In 1966 Stokely Carmichael took over SNCC. Carmichael and others in the organization began to push that SNCC be a Black nationalist organization. CORE also began shifting under the nationalist pressures.
The movement was beginning to divide over the battle for legal equality and using that historic gain, as against more militant layers who pressed for full economic freedom. King himself recognized the divisions and pressed his full agenda of equality and economic justice. King took a stand by 1967 against the Vietnam War and planned the 1968 Poor People’s campaign.
Cobb gives no opinion about the current gun debate, the politics of the NRA (National Rifle Association), and what role guns should play in the current battles for economic justice and freedom. At the same time, Cobb articulates a very valuable point that rings true today: “Nonviolence has never been the center of the discussion, neither during the 1960s nor since.” (245)

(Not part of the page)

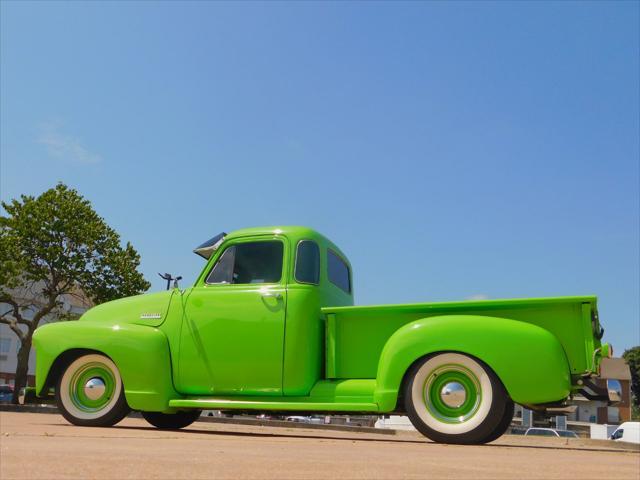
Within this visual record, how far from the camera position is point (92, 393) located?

Cobb’s account of the southern Freedom Movement confirms that valuable observation. The overriding goal was to win equality, for African Americans to be recognized as part of the Constitution and treated as full human beings. It can only be accomplished by a repudiation of the ideology of white supremacy and white racism, and ultimately by reparations for the descendants of the former slaves who built the country.
None of these objectives have yet been accomplished.
The 400-year history of racial domination in the United States shows that the ability (or right) to own guns remains an essential tool to stand up to white terrorists and overt racist ideologues. A proper understanding of self-defense, I firmly believe, is crucial for our future.
A serious analytical work of the African-American southern Freedom Struggle, Cobb’s book is not widely known but deserves a prominent place on everyone’s reading list.